##### Record excerpts #####

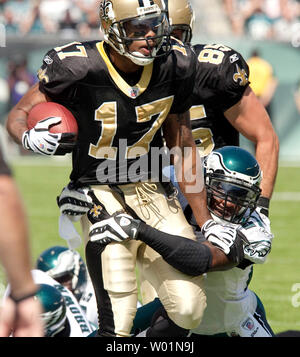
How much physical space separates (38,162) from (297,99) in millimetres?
4974

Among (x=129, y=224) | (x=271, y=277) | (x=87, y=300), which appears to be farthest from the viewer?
(x=271, y=277)

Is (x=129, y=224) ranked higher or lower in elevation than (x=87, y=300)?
higher

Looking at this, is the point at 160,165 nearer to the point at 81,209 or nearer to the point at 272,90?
the point at 81,209

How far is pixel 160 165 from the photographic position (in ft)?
13.4

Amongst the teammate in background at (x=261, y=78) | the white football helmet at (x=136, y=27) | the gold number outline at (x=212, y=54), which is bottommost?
the teammate in background at (x=261, y=78)

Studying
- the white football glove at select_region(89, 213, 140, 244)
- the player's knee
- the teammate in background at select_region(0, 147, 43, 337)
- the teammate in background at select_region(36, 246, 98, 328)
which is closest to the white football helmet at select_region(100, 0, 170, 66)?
the white football glove at select_region(89, 213, 140, 244)

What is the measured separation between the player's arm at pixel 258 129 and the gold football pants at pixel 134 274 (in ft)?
2.90

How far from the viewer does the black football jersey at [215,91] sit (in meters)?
4.51

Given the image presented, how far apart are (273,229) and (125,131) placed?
17.6 feet

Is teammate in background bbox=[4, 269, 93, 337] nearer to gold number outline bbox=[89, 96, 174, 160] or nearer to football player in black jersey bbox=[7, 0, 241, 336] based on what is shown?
football player in black jersey bbox=[7, 0, 241, 336]

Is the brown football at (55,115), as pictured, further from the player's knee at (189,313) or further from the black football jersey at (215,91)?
the black football jersey at (215,91)

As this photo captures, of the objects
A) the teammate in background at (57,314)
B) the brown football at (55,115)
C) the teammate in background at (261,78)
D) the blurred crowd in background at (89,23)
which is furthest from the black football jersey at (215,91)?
the blurred crowd in background at (89,23)
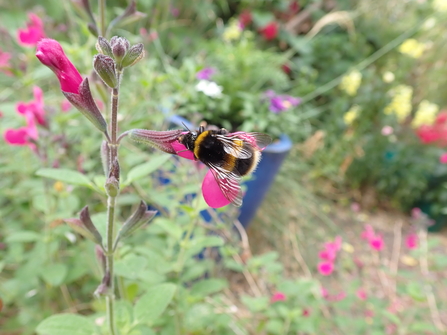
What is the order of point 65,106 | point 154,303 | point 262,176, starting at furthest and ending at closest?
1. point 262,176
2. point 65,106
3. point 154,303

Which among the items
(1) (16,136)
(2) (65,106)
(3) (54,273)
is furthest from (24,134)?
(3) (54,273)

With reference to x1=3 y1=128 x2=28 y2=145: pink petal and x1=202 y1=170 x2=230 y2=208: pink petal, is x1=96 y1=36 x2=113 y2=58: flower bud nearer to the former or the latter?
x1=202 y1=170 x2=230 y2=208: pink petal

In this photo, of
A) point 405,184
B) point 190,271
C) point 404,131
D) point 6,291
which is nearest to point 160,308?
point 190,271

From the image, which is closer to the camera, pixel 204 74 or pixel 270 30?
pixel 204 74

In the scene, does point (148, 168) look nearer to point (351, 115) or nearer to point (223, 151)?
point (223, 151)

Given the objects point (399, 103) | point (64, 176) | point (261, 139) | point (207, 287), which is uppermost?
point (399, 103)

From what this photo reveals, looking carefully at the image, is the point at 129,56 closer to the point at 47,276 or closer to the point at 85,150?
the point at 47,276

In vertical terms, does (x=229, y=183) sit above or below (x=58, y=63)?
below
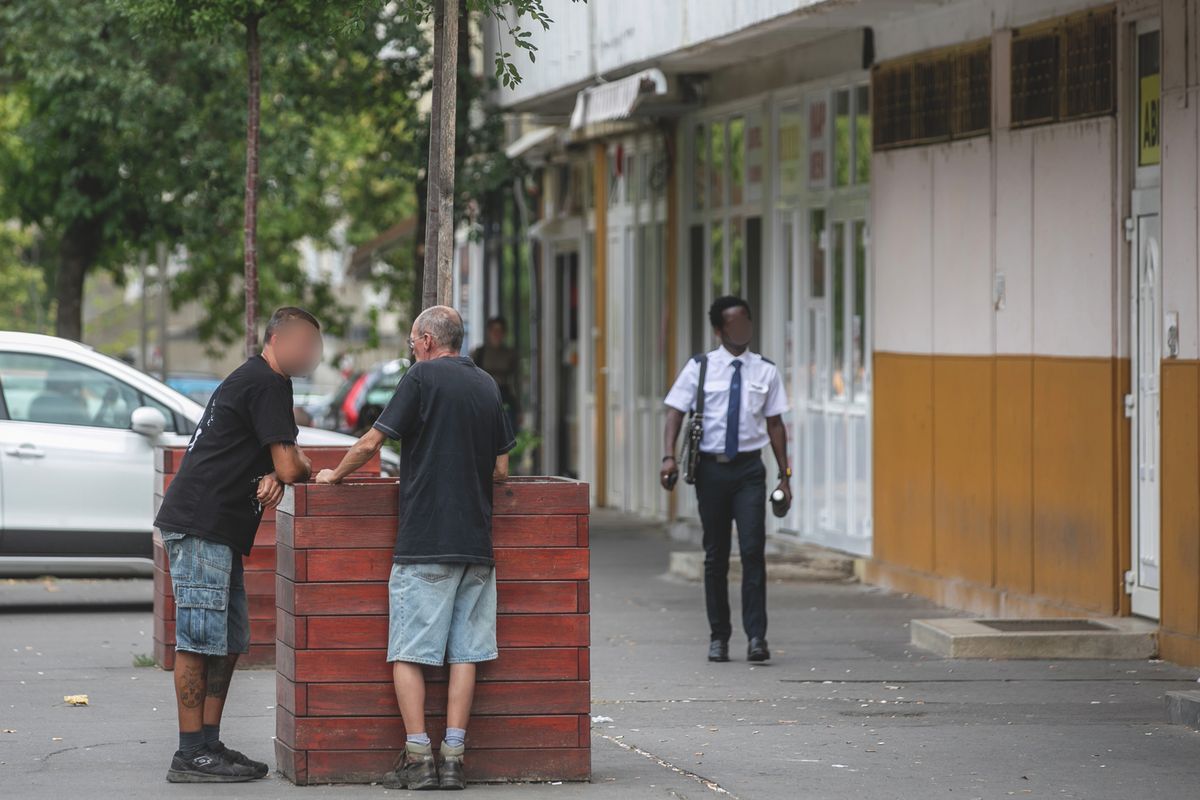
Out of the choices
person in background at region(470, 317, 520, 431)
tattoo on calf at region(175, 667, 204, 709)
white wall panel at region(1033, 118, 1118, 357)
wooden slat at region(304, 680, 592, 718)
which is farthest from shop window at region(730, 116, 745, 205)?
tattoo on calf at region(175, 667, 204, 709)

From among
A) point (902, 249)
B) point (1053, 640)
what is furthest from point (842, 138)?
point (1053, 640)

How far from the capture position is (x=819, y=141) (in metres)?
16.8

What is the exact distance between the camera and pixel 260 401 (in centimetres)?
789

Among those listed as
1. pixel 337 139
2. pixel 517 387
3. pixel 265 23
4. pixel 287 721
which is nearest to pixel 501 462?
pixel 287 721

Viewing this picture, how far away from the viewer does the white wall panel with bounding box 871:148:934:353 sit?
14.6 m

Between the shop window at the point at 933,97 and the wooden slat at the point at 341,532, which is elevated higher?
the shop window at the point at 933,97

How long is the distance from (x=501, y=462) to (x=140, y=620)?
6.60 meters

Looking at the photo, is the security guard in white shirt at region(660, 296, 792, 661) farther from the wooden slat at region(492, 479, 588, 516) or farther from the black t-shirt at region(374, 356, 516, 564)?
the black t-shirt at region(374, 356, 516, 564)

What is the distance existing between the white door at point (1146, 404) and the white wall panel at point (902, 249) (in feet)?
8.67

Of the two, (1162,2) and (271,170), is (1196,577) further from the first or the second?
(271,170)

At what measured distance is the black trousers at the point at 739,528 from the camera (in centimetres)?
1137

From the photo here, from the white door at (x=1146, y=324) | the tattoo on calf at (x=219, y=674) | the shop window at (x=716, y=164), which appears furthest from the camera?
the shop window at (x=716, y=164)

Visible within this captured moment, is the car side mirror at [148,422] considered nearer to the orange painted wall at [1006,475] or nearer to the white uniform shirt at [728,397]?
the white uniform shirt at [728,397]

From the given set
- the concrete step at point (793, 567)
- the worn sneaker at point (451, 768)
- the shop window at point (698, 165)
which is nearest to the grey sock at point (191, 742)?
the worn sneaker at point (451, 768)
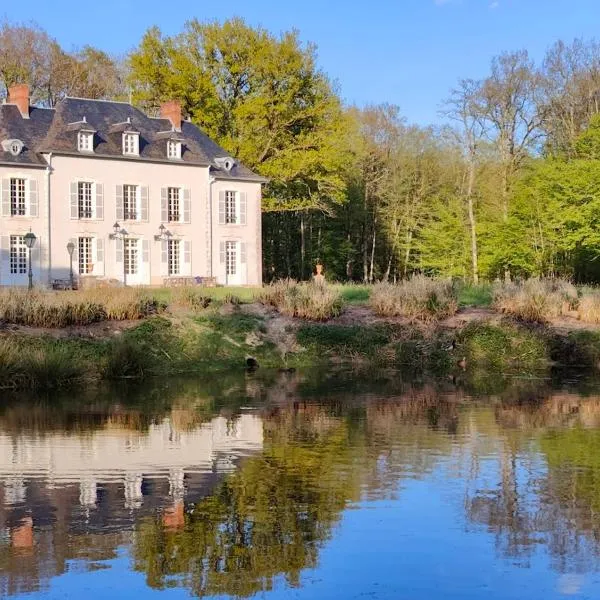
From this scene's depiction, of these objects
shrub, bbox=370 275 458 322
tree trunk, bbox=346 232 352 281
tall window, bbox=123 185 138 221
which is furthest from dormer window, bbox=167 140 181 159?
shrub, bbox=370 275 458 322

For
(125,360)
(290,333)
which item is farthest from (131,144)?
(125,360)

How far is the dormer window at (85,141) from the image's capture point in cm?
3938

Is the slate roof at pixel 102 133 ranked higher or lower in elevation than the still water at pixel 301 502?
higher

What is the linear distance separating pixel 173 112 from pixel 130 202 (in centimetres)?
505

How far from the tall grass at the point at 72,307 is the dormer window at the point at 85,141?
63.2 ft

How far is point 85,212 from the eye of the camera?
3956 cm

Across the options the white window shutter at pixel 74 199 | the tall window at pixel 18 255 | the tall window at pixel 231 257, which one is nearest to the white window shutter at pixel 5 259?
the tall window at pixel 18 255

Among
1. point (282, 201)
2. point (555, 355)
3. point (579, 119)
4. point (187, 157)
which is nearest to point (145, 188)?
point (187, 157)

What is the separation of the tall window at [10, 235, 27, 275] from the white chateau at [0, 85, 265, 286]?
39 mm

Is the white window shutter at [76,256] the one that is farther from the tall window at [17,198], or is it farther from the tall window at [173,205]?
the tall window at [173,205]

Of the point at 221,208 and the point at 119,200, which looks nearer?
the point at 119,200

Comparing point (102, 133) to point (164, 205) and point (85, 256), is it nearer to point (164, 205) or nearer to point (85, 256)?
point (164, 205)

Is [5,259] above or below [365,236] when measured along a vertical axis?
below

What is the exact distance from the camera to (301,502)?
8.10 meters
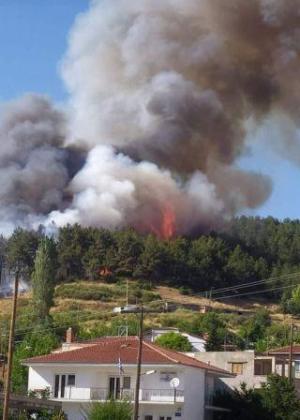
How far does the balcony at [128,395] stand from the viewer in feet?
138

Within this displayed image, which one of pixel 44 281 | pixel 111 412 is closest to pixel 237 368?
pixel 111 412

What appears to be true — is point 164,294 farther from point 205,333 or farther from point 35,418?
point 35,418

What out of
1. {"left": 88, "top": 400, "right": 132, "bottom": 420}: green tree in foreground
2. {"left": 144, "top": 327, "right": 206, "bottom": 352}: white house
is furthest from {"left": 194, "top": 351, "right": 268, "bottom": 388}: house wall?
{"left": 88, "top": 400, "right": 132, "bottom": 420}: green tree in foreground

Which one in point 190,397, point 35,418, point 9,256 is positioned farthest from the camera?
point 9,256

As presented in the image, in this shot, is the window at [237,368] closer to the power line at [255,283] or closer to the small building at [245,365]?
the small building at [245,365]

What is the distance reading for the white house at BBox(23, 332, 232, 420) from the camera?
4244 centimetres

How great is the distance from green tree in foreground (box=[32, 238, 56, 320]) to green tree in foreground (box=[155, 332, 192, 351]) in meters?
14.4

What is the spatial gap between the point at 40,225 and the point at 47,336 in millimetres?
51143

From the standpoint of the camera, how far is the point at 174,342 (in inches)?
2489

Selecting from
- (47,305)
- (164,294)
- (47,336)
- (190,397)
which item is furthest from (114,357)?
(164,294)

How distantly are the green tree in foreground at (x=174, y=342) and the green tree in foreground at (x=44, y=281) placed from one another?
14414 mm

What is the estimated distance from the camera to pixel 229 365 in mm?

#####

Format the stretch of the material from the line containing "How distantly are" through its end as a Markdown table with the columns Row and Text, one line per row and blank lines omitted.

[Written response]:
| Row | Text |
|---|---|
| 1 | How distantly are the green tree in foreground at (x=174, y=342) and the green tree in foreground at (x=44, y=281) placed from one another? |
| 2 | 14414 mm |
| 3 | What is the estimated distance from the camera to pixel 229 365 in mm? |